### THE INPUT

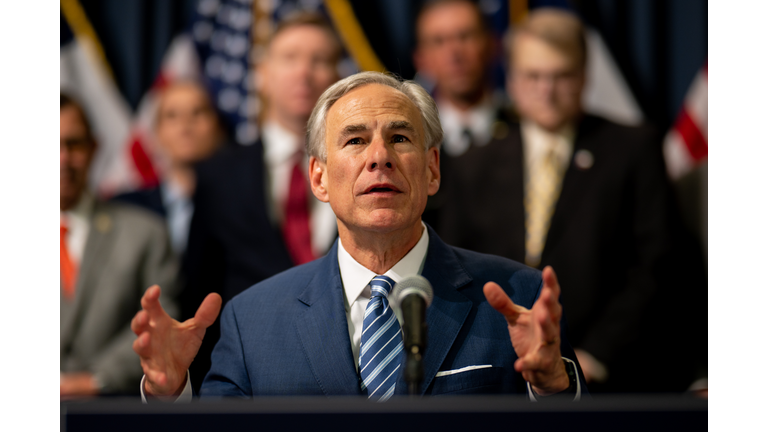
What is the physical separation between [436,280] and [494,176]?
1374mm

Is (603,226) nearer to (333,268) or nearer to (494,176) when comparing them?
(494,176)

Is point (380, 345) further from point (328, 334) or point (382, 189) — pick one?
point (382, 189)

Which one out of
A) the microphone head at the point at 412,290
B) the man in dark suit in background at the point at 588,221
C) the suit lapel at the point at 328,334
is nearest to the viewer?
the microphone head at the point at 412,290

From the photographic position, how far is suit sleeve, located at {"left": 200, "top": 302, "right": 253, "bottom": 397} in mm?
1670

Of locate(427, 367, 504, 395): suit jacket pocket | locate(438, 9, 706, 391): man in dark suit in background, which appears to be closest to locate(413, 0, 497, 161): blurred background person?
locate(438, 9, 706, 391): man in dark suit in background

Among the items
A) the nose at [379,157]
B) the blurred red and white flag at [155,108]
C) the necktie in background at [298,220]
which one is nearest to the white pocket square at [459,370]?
the nose at [379,157]

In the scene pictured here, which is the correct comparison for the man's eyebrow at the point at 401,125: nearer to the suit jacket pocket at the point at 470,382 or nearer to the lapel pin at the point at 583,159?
the suit jacket pocket at the point at 470,382

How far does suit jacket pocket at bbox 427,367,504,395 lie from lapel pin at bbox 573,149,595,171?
5.30 feet

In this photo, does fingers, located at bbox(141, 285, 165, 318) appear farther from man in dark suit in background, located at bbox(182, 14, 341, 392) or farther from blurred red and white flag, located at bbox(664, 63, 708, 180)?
blurred red and white flag, located at bbox(664, 63, 708, 180)

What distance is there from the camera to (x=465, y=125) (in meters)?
3.09

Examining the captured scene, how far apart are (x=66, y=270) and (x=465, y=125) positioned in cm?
202

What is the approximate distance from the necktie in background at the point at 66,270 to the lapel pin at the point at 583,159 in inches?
95.1

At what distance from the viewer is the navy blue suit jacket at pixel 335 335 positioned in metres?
1.61

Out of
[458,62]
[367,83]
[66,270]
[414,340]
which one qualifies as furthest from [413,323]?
[66,270]
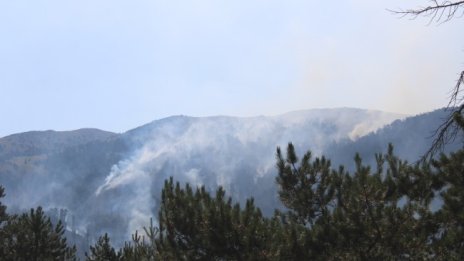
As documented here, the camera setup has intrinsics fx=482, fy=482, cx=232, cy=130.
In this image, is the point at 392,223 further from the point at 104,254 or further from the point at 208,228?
the point at 104,254

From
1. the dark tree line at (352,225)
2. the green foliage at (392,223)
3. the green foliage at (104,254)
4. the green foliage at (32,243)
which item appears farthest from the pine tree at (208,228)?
the green foliage at (32,243)

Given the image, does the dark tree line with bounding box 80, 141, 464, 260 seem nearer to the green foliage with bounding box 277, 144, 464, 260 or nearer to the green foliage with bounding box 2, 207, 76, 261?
the green foliage with bounding box 277, 144, 464, 260

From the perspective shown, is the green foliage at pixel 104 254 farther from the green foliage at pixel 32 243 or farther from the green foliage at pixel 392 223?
the green foliage at pixel 392 223

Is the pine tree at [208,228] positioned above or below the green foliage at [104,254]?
above

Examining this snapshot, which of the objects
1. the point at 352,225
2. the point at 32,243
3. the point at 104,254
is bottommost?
the point at 104,254


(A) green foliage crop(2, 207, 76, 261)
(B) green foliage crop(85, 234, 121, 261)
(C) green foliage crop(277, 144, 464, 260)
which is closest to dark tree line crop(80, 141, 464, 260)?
(C) green foliage crop(277, 144, 464, 260)

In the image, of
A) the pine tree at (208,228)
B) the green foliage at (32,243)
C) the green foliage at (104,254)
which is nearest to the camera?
the pine tree at (208,228)

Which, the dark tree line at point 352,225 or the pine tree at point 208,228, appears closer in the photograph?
the dark tree line at point 352,225

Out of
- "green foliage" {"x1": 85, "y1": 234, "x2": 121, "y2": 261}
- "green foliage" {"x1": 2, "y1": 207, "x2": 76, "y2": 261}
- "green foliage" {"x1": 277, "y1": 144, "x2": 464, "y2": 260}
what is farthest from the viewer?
"green foliage" {"x1": 2, "y1": 207, "x2": 76, "y2": 261}

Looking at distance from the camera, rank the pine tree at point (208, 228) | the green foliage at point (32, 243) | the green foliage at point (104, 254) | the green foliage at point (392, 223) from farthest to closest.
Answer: the green foliage at point (32, 243)
the green foliage at point (104, 254)
the pine tree at point (208, 228)
the green foliage at point (392, 223)

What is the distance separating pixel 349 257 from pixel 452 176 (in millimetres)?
3043

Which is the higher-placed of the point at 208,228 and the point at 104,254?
the point at 208,228

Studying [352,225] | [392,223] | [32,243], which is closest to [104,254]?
[32,243]

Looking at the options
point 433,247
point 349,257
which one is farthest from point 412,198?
point 349,257
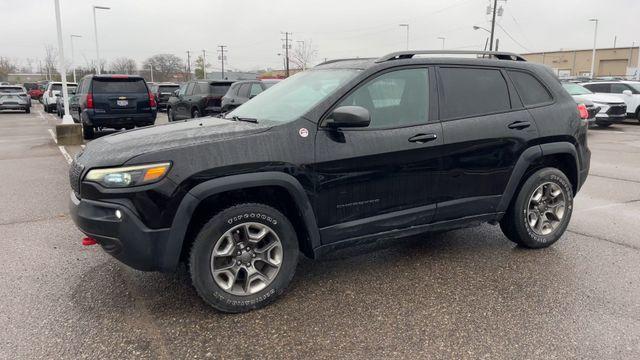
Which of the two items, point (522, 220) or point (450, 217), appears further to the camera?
point (522, 220)

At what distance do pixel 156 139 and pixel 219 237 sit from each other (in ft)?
2.68

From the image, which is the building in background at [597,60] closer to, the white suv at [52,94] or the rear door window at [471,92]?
the white suv at [52,94]

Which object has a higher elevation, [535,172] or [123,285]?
[535,172]

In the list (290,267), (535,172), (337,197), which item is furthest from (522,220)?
(290,267)

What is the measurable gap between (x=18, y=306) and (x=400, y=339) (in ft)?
8.80

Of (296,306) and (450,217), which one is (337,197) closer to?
(296,306)

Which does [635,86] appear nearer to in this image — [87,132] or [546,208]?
[546,208]

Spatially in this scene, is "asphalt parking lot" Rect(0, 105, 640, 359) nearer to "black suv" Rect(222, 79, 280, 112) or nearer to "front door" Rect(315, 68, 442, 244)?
"front door" Rect(315, 68, 442, 244)

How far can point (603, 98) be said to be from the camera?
17547mm

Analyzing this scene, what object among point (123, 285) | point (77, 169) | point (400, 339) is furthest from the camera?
point (123, 285)

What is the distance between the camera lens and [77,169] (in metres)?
3.27

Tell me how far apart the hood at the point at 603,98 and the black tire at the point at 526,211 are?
1509 cm

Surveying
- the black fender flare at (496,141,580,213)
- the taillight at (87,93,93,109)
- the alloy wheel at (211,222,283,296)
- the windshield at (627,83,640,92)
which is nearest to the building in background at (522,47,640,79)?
the windshield at (627,83,640,92)

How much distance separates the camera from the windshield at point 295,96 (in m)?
3.62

######

*WRITTEN TASK*.
Write out, word for word, the entries from the line containing "Tell me how" through the last line of the entries, including both ends.

*FINAL ANSWER*.
Tell me how far apart the hood at the point at 603,98 and the black tire at the point at 526,211 are?
1509 cm

Surveying
- the black fender flare at (496,141,580,213)
- the taillight at (87,93,93,109)
- the alloy wheel at (211,222,283,296)
- the windshield at (627,83,640,92)
which is nearest to the building in background at (522,47,640,79)?
the windshield at (627,83,640,92)

How much distance separates the camera from the windshield at point 295,96 (in m)?
3.62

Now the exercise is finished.